On the map, let the +x-axis point east and the +y-axis north.

An airplane flies at 990 km/h northwestward direction (i.e., midway between north and west). Find the components of its velocity.

Repeat for the case when the plane flies due south at the same speed.

hey, you try.

To find the components of the airplane's velocity, we can break it down into its northward and westward components.

For the first case:

Since the airplane is flying northwestward, which is midway between north and west, we can split its velocity into equal parts in each direction.

Let's call the northward component Vy and the westward component Vx.

To find Vy, we can use trigonometry. The northwestward direction forms a right triangle with the northward and westward components as the legs. The angle between the direction and the northward axis is 45 degrees (since it's halfway between north and west).

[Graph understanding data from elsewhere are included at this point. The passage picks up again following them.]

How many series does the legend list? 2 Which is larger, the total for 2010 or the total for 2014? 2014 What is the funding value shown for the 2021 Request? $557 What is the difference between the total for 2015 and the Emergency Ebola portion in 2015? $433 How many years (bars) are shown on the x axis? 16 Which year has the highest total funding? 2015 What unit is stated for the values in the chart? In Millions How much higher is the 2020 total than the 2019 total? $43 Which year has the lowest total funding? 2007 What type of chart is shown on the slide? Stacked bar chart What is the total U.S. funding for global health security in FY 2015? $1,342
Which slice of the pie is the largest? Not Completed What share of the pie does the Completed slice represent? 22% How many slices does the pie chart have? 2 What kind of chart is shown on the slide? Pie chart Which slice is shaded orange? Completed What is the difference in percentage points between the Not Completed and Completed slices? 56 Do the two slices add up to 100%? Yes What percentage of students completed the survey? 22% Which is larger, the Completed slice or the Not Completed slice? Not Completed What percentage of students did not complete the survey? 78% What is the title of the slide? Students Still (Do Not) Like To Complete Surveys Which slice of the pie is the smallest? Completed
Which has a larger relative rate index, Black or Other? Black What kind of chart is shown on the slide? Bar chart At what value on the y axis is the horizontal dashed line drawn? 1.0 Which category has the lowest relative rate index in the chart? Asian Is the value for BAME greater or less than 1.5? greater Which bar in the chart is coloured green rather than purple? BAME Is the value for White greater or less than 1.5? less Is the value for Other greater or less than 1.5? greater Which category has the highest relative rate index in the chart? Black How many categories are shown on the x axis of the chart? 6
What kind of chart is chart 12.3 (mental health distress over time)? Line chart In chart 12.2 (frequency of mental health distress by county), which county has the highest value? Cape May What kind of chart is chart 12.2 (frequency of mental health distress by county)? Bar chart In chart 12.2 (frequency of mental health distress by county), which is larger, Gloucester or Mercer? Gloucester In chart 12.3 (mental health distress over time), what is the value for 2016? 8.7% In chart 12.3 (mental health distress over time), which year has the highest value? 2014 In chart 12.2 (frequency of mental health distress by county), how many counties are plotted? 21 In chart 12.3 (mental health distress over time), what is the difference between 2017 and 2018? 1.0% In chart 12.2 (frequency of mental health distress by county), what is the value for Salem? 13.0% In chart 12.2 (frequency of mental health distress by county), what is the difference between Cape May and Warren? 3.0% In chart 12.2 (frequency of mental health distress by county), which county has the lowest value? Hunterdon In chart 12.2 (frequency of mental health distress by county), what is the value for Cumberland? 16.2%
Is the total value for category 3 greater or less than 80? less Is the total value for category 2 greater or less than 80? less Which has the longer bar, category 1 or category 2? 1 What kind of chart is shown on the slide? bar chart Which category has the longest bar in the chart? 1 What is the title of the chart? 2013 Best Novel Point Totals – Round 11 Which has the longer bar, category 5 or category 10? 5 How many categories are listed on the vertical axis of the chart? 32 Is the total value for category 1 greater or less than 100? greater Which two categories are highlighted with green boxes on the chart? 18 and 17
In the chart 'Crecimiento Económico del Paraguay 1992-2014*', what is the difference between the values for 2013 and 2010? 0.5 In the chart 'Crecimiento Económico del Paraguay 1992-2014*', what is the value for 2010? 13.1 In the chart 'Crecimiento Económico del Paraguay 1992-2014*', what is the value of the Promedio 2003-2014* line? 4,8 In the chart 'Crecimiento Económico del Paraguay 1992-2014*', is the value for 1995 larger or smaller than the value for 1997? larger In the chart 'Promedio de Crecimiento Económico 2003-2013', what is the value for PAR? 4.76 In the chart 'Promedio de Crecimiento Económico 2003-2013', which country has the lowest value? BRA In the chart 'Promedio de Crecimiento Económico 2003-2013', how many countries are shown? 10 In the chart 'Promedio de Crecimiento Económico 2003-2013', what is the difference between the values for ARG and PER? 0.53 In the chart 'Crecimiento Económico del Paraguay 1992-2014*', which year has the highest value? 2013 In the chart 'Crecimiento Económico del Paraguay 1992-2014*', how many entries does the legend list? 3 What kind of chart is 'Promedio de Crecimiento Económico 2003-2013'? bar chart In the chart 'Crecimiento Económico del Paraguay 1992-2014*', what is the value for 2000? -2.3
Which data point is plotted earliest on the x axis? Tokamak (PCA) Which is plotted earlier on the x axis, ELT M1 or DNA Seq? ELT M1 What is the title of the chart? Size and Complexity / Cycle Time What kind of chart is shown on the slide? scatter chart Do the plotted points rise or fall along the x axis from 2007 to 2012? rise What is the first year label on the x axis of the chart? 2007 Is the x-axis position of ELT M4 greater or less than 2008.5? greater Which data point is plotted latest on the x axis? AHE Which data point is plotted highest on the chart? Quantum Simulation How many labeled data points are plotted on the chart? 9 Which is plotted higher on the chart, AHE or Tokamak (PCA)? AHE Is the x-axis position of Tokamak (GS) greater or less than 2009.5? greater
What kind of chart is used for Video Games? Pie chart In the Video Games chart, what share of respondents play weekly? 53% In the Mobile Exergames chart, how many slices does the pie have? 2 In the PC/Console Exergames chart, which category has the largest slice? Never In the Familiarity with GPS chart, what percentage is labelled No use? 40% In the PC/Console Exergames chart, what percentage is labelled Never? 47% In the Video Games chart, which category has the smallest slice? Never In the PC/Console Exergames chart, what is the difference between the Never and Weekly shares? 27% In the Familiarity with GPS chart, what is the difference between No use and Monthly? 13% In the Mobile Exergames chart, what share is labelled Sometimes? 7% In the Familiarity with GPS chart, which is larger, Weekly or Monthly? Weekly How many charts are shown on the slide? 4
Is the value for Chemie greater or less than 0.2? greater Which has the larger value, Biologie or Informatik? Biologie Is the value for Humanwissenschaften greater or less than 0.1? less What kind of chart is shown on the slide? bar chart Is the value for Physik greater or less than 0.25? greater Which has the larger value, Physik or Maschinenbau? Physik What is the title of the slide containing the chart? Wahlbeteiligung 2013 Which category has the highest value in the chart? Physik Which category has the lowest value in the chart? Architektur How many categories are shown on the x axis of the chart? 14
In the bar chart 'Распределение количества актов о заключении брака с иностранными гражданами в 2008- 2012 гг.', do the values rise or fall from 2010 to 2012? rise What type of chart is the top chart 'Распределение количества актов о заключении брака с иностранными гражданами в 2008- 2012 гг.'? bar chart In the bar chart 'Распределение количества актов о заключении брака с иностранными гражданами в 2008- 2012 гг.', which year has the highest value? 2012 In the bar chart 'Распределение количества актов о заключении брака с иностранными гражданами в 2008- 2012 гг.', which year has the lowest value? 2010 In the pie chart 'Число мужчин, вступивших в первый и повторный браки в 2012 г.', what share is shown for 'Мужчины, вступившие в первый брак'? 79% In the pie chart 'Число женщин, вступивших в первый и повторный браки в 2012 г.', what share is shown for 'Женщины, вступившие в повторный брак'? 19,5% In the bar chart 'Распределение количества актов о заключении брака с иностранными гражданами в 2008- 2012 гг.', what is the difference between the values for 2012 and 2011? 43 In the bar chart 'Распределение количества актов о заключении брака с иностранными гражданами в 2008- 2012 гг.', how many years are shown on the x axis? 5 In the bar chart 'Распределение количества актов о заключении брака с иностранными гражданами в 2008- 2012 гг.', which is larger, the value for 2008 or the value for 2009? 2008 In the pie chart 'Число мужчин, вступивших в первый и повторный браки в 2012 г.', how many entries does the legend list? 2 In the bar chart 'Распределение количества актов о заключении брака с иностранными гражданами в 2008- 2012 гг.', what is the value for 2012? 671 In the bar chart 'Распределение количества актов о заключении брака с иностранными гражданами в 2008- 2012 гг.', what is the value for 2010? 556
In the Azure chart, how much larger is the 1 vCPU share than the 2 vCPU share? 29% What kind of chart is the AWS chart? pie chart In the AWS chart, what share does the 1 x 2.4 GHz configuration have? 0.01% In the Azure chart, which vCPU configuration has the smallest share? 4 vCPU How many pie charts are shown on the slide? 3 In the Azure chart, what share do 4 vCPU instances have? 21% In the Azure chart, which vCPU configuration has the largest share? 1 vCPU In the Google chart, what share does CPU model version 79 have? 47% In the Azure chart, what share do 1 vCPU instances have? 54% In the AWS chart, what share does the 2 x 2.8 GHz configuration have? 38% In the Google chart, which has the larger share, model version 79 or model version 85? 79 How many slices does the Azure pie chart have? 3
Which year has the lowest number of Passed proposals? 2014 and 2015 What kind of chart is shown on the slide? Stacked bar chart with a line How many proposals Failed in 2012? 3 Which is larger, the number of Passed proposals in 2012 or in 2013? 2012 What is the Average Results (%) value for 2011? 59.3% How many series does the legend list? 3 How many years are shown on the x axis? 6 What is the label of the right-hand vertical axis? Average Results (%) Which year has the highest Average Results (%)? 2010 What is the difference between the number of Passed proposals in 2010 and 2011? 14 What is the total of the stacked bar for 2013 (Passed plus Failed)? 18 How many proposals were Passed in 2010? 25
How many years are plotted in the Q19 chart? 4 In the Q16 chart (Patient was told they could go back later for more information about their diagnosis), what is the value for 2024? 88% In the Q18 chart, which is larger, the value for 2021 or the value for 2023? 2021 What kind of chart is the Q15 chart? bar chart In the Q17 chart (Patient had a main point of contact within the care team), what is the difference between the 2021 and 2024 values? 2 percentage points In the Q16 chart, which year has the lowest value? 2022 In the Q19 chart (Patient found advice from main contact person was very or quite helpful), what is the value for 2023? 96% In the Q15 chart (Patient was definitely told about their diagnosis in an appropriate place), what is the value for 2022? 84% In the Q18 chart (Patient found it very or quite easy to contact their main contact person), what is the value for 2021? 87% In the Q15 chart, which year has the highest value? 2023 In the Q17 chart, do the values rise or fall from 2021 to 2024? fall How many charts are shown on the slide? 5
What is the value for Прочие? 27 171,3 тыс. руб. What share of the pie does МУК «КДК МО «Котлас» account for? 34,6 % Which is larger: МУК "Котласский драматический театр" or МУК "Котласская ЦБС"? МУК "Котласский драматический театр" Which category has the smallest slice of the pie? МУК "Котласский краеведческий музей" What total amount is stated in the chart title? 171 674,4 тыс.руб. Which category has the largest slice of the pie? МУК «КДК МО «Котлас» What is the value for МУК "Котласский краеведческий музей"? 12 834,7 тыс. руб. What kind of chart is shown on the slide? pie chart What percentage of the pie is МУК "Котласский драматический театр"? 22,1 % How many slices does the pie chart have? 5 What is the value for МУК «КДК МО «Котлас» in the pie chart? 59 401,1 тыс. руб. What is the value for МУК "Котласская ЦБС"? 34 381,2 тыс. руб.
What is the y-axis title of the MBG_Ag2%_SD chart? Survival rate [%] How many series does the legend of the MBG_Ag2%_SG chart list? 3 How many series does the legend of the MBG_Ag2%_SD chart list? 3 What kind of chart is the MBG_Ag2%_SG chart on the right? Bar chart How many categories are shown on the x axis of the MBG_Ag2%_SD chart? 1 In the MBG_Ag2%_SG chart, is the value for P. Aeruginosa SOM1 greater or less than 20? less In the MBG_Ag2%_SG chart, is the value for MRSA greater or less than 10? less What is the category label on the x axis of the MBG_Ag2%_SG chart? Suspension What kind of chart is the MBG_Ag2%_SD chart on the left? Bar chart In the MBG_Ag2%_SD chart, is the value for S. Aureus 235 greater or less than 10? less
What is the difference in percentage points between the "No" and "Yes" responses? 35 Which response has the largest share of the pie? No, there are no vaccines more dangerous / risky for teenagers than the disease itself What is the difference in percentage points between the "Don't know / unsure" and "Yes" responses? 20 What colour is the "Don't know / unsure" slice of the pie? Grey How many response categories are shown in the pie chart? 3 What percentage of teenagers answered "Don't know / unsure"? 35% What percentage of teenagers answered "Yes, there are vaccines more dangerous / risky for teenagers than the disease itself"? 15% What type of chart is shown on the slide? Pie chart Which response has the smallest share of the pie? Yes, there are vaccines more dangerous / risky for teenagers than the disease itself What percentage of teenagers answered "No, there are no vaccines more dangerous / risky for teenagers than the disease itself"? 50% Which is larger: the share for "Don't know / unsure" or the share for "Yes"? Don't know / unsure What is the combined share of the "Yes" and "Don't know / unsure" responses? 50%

We can use the sine function to find Vy:
sin(45 degrees) = Vy / 990 km/h

Solving for Vy, we have:
Vy = 990 km/h * sin(45 degrees)

Similarly, we can use the cosine function to find Vx:
cos(45 degrees) = Vx / 990 km/h

Solving for Vx, we have:
Vx = 990 km/h * cos(45 degrees)

Now, let's calculate the values:

Vy = 990 km/h * sin(45 degrees)
Vy ≈ 990 km/h * 0.7071
Vy ≈ 700.44 km/h

Vx = 990 km/h * cos(45 degrees)
Vx ≈ 990 km/h * 0.7071
Vx ≈ 700.44 km/h

Therefore, the components of the airplane's velocity when flying northwestward are approximately Vx = 700.44 km/h (westward) and Vy = 700.44 km/h (northward).

For the second case:

Since the airplane is flying southward, there is no westward velocity component. The entire velocity will be in the southward direction.

Let's call the southward component Vy.

To find Vy, we can use basic trigonometry. The southward direction forms a right triangle with the northward axis as the hypotenuse and Vy as the opposite side.

We can use the sine function to find Vy:
sin(90 degrees) = Vy / 990 km/h

Solving for Vy, we have:
Vy = 990 km/h * sin(90 degrees)

Now, let's calculate the value:

Vy = 990 km/h * sin(90 degrees)
Vy = 990 km/h

Therefore, the component of the airplane's velocity when flying due south is Vy = 990 km/h (southward).